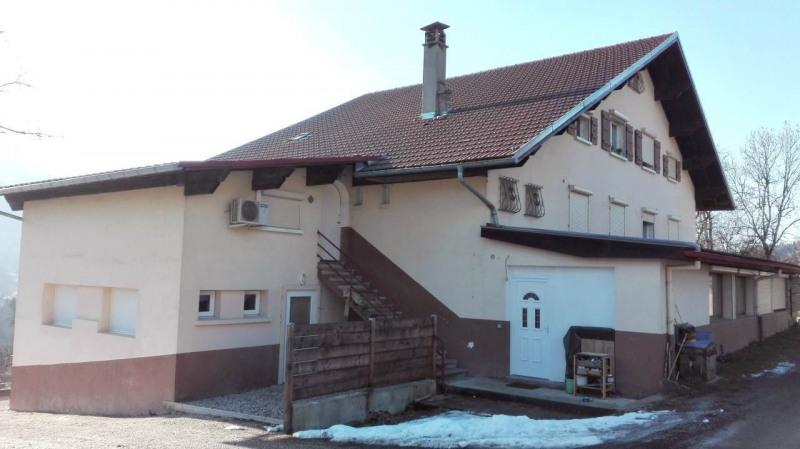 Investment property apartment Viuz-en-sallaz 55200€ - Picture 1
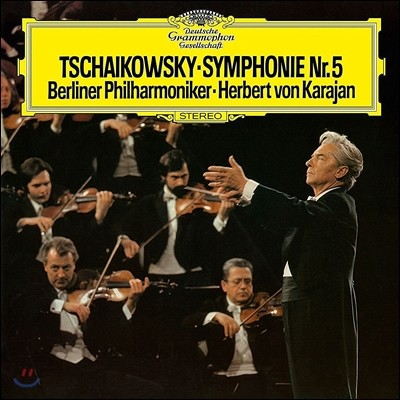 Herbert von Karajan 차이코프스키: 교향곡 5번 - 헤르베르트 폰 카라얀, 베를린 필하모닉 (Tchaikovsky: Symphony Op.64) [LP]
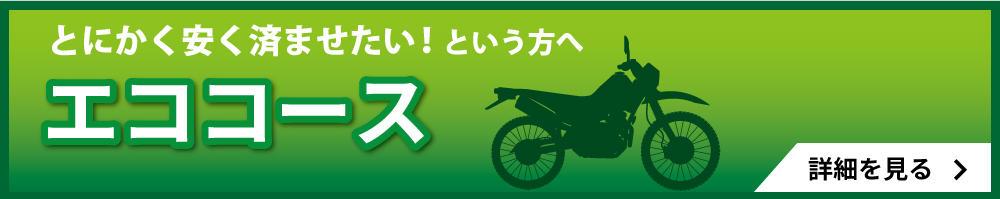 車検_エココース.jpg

* * *

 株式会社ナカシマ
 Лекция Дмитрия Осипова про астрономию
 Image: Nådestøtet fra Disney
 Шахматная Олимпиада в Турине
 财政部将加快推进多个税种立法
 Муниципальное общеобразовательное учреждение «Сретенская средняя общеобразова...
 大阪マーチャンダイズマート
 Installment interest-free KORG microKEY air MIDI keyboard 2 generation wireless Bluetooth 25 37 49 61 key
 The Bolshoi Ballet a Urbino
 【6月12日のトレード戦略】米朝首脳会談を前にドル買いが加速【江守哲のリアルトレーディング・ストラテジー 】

* * *

# ACTION ITEM
Among the entries above, the lines between the ones containing "Шахматная Олимпиада в Турине" and "Installment interest-free KORG", inclusive, are to be transcribed exactly. No other line is to be given.

# REPLY TO THE EXERCISE
 Шахматная Олимпиада в Турине
 财政部将加快推进多个税种立法
 Муниципальное общеобразовательное учреждение «Сретенская средняя общеобразова...
 大阪マーチャンダイズマート
 Installment interest-free KORG microKEY air MIDI keyboard 2 generation wireless Bluetooth 25 37 49 61 key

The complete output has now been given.